**Task material**
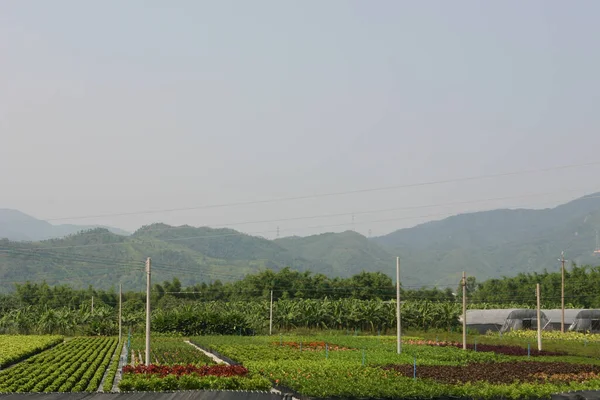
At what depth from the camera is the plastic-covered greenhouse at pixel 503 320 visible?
2699 inches

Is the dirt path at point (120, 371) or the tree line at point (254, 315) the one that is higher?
the tree line at point (254, 315)

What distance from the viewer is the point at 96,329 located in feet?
231

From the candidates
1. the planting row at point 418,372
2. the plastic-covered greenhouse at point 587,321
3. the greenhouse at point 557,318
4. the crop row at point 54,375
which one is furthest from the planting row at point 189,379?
the greenhouse at point 557,318

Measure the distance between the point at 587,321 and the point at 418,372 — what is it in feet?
132

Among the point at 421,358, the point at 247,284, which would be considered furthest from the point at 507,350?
the point at 247,284

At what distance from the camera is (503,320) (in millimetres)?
69812

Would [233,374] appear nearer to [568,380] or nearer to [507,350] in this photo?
[568,380]

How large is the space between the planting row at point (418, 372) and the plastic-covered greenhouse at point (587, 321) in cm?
2293

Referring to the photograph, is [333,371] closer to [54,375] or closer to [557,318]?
[54,375]

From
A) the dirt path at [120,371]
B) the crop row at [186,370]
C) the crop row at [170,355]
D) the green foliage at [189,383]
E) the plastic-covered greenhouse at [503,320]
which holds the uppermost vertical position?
the plastic-covered greenhouse at [503,320]

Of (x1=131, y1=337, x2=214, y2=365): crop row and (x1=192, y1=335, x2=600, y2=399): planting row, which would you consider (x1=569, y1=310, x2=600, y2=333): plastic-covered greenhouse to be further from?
(x1=131, y1=337, x2=214, y2=365): crop row

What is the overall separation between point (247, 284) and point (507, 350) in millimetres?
74712

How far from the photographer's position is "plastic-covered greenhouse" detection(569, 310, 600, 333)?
65750 millimetres

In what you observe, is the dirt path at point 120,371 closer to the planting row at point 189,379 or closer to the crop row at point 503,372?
the planting row at point 189,379
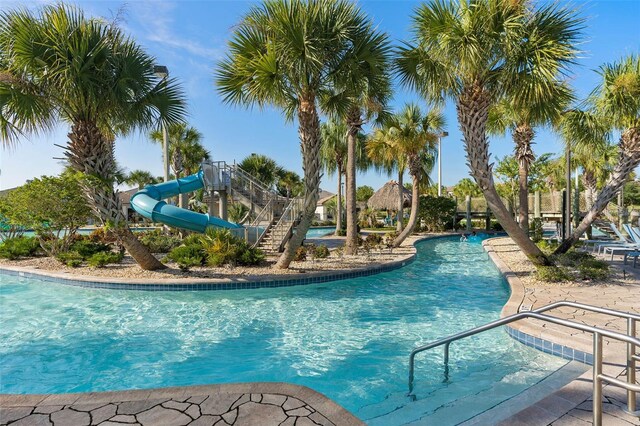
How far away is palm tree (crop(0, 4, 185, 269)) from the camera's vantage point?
790 cm

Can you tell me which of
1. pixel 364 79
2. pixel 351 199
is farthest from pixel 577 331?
pixel 351 199

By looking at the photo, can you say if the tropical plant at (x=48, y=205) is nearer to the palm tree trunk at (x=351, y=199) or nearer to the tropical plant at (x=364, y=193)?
the palm tree trunk at (x=351, y=199)

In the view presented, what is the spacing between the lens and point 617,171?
9.88m

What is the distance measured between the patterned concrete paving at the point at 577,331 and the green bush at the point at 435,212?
1522 centimetres

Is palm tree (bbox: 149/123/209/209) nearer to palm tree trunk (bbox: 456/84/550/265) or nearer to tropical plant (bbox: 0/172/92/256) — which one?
tropical plant (bbox: 0/172/92/256)

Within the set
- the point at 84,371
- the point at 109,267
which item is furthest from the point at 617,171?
the point at 109,267

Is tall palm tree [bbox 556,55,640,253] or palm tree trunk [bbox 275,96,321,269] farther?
palm tree trunk [bbox 275,96,321,269]

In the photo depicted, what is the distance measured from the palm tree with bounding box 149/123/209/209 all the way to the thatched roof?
14.0m

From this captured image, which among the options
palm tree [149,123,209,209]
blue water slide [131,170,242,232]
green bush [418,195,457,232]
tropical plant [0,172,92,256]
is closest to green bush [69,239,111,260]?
tropical plant [0,172,92,256]

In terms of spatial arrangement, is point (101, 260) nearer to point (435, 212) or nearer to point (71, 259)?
point (71, 259)

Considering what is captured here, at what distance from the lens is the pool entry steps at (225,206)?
41.9ft

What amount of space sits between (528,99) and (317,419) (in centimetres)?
898

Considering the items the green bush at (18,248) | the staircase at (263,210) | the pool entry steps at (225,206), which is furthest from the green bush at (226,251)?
A: the green bush at (18,248)

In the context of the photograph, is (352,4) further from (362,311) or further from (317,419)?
(317,419)
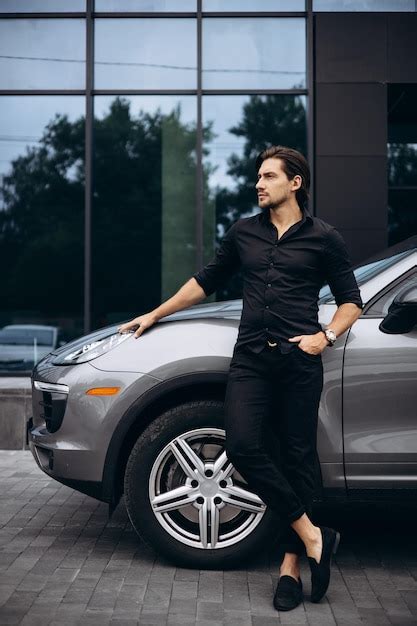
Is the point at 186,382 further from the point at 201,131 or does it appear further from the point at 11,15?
the point at 11,15

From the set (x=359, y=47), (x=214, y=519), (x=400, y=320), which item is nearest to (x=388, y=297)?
(x=400, y=320)

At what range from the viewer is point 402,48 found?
1113cm

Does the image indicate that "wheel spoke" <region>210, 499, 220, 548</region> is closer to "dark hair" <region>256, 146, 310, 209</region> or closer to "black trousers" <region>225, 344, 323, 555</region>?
"black trousers" <region>225, 344, 323, 555</region>

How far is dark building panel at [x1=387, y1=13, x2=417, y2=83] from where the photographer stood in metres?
11.1

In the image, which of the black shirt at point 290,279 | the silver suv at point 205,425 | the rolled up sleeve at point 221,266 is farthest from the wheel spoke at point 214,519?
the rolled up sleeve at point 221,266

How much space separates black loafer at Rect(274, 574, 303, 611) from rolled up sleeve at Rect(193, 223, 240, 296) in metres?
1.42

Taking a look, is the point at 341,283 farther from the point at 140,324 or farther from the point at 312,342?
the point at 140,324

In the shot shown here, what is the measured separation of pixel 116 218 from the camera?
1139 centimetres

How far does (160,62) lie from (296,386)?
8.10 m

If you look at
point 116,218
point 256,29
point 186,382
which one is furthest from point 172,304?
point 256,29

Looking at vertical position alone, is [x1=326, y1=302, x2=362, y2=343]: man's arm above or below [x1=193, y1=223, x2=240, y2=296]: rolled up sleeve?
below

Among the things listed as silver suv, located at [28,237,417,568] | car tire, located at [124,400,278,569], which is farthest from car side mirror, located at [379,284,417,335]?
car tire, located at [124,400,278,569]

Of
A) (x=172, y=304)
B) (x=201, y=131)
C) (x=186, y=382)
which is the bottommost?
(x=186, y=382)

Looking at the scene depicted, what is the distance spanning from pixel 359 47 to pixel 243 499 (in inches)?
312
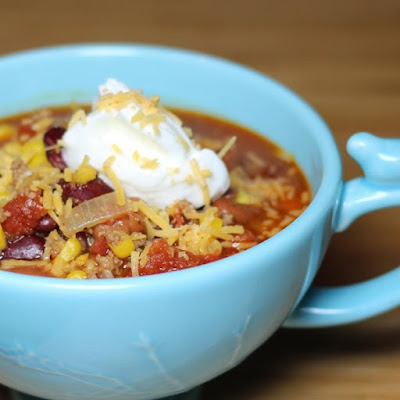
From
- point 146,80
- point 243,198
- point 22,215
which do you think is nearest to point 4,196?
point 22,215

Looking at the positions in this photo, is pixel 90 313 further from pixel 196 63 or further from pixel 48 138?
pixel 196 63

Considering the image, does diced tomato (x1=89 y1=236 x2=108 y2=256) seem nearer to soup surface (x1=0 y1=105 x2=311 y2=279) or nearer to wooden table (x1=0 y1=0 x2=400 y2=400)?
soup surface (x1=0 y1=105 x2=311 y2=279)

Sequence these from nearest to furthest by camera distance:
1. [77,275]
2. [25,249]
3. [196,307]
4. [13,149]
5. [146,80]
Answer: [196,307] < [77,275] < [25,249] < [13,149] < [146,80]

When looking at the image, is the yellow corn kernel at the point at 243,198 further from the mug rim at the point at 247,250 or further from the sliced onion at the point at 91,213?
the sliced onion at the point at 91,213

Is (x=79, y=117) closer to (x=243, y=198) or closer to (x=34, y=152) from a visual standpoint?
(x=34, y=152)

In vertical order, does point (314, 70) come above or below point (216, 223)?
below

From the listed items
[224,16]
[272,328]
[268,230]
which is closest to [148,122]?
→ [268,230]

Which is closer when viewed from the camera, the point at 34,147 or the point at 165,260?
the point at 165,260
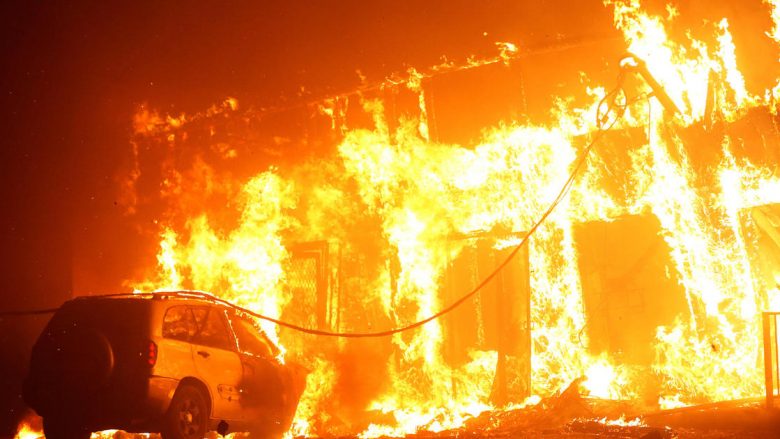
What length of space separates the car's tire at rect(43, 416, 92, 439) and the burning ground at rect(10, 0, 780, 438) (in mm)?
3645

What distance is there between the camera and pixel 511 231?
488 inches

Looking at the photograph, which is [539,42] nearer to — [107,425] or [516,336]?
[516,336]

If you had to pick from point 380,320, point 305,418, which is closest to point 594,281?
point 380,320

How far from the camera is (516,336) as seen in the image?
447 inches

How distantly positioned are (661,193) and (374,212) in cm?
614

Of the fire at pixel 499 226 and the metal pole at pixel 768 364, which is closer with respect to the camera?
the metal pole at pixel 768 364

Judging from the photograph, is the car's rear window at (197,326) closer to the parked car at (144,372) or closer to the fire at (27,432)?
the parked car at (144,372)

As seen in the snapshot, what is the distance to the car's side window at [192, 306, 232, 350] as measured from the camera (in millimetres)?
7898

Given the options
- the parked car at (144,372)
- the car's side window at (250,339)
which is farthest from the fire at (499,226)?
the parked car at (144,372)

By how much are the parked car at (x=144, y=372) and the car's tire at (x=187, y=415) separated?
1 cm

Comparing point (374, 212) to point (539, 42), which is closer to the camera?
point (539, 42)

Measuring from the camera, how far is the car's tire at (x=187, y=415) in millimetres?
6973

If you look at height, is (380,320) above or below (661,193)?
below

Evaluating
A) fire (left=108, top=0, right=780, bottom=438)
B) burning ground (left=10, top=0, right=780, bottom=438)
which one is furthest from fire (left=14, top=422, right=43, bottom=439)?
fire (left=108, top=0, right=780, bottom=438)
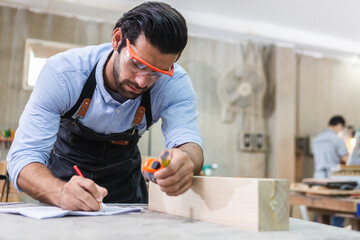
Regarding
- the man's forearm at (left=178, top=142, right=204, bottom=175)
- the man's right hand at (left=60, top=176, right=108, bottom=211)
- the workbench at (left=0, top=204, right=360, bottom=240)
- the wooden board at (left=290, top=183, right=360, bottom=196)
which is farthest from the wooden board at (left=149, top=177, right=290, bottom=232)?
the wooden board at (left=290, top=183, right=360, bottom=196)

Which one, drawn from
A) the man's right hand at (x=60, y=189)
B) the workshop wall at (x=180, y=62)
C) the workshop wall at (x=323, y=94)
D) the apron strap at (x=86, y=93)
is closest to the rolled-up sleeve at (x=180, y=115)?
the apron strap at (x=86, y=93)

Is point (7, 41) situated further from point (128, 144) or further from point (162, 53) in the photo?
point (162, 53)

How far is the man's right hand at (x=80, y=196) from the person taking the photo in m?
1.26

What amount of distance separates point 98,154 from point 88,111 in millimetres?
231

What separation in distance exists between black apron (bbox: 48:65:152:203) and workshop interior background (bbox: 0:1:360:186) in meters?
3.74

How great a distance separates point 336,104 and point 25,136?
7.00 metres

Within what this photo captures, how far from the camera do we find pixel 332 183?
3.07 meters

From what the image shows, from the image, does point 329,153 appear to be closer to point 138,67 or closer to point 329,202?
point 329,202

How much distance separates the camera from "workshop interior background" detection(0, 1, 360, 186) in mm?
5656

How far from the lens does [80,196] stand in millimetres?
1259

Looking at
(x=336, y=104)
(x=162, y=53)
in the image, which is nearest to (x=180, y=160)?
(x=162, y=53)

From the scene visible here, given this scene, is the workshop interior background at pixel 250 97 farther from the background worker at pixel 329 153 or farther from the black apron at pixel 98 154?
the black apron at pixel 98 154

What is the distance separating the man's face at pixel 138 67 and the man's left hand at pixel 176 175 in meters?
0.37

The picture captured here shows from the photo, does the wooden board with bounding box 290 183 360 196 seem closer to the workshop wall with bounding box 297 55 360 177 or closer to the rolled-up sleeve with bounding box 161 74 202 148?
the rolled-up sleeve with bounding box 161 74 202 148
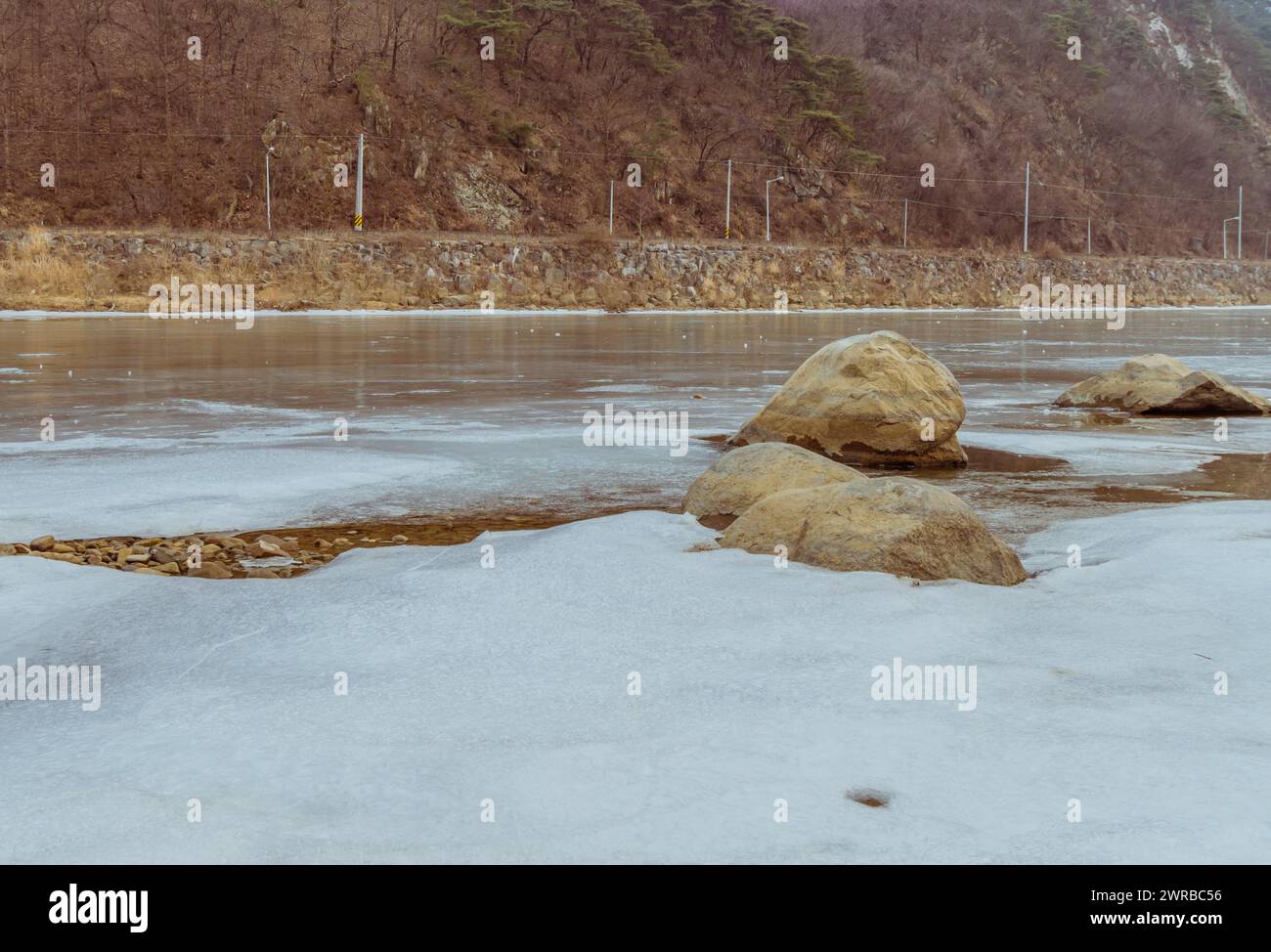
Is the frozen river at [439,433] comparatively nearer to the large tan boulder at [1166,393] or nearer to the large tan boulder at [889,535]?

**Exercise details**
Convert all the lines from the one containing "From this captured" down to and including the one containing "A: the green bush at (18,248)" into a JSON list of strings, one string per line, with blank lines omitted.

**Written response**
[
  "From this captured image, which among the options",
  "palm tree [149,123,209,209]",
  "blue water slide [131,170,242,232]",
  "green bush [418,195,457,232]",
  "tropical plant [0,172,92,256]",
  "is closest to green bush [69,239,111,260]?",
  "tropical plant [0,172,92,256]",
  "In terms of spatial arrangement, is point (101, 260) nearer to point (435, 212) or nearer to point (71, 259)?",
  "point (71, 259)",
  "Considering what is captured here, at what distance from the lens is the pool entry steps at (225,206)?",
  "41.9ft",
  "What amount of space sits between (528,99) and (317,419) (in centimetres)?",
  "898",
  "Considering the items the green bush at (18,248) | the staircase at (263,210) | the pool entry steps at (225,206), which is furthest from the green bush at (226,251)?",
  "A: the green bush at (18,248)"
]